* [Work instruction]:
Rewrite the stretch of the VRP lifelong-learning text from "Background & Motivation" through "on predefined tasks.", swapping "classical heuristics" for "traditional heuristics".

The LLR-BC framework is proposed for lifelong learning in neural VRP solvers. By employing decision-step-level experience buffering, Confidence-aware Experience Weighting (CaEW), and Decisive-seeking Behavior Consolidation (DsBC) with reverse KL divergence, the framework reduces the average performance gap (AP) by an order of magnitude on task sequences with simultaneous distribution and scale variations, while maintaining plasticity for new tasks and enhancing zero-shot generalization.

Background & Motivation

Background: Neural combinatorial optimization solvers (e.g., POMO, INViT) directly learn solving strategies for VRP through deep reinforcement learning, matching classical heuristics (e.g., LKH3) on fixed distributions and scales. The mainstream training paradigm involves one-time training on predefined tasks.

Limitations of Prior Work: Real-world logistics scenarios involve distribution and scale changes over time, with new delivery patterns and varying customer sizes constantly emerging. One-time training cannot cover all future cases. Direct fine-tuning on new tasks leads to catastrophic forgetting, causing a sharp performance decline on previously learned tasks. Zero-shot generalization provides some relief but has a performance ceiling, especially when new tasks differ significantly from the training distribution.

Key Challenge: There is a fundamental conflict between plasticity (the ability to adapt quickly to new tasks) and stability (the ability to retain knowledge of old tasks). Existing lifelong learning works for VRP (Li et al. 2024, Feng et al. 2025) are limited to highly restricted scenarios where tasks vary only in scale or distance metrics, task orders are fixed and known, or old task instances can be actively generated for retraining. These assumptions do not hold in real-world scenarios.

* [Data]:
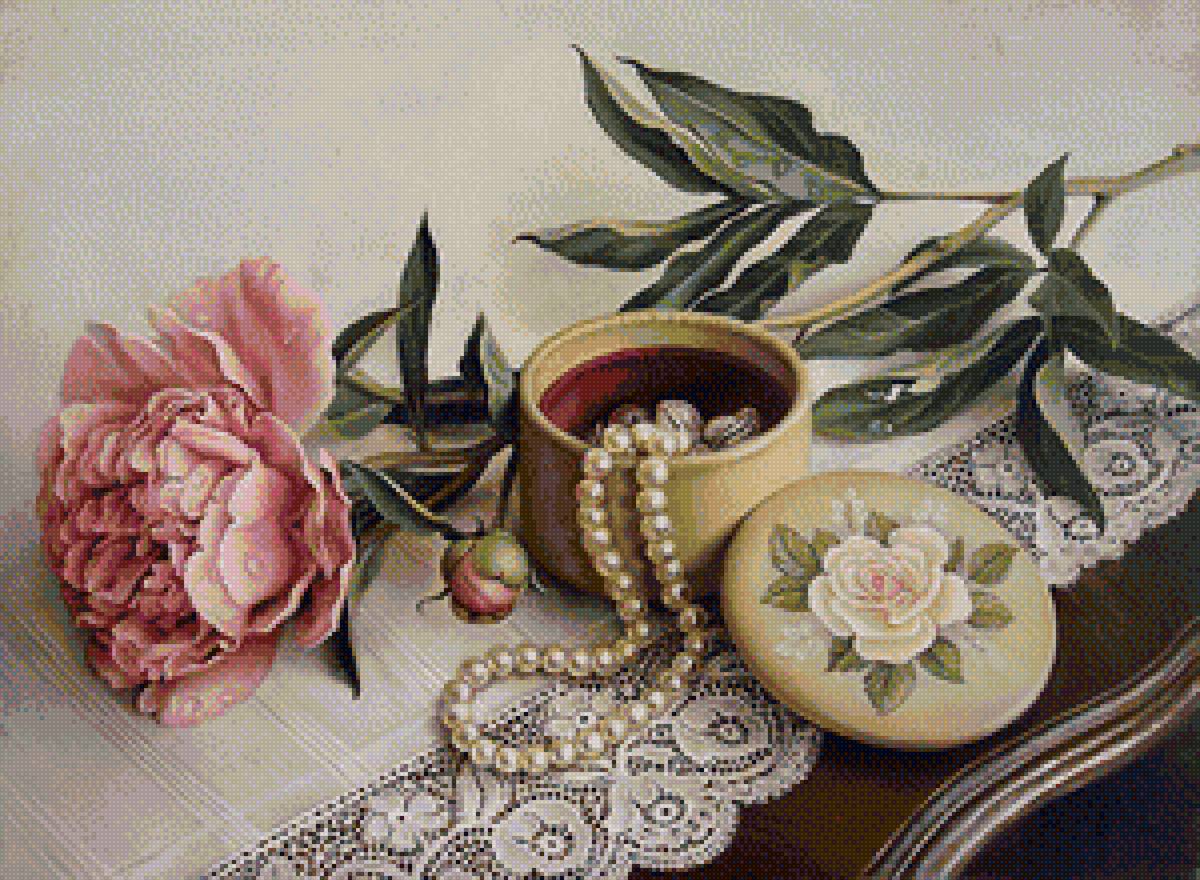 натюрморт - предпросмотр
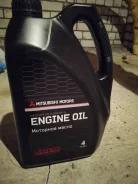 Mitsubishi Genuine Oil. 0W-30, 4,00��. ����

* [Result of this exercise]:
Background & Motivation

Background: Neural combinatorial optimization solvers (e.g., POMO, INViT) directly learn solving strategies for VRP through deep reinforcement learning, matching traditional heuristics (e.g., LKH3) on fixed distributions and scales. The mainstream training paradigm involves one-time training on predefined tasks.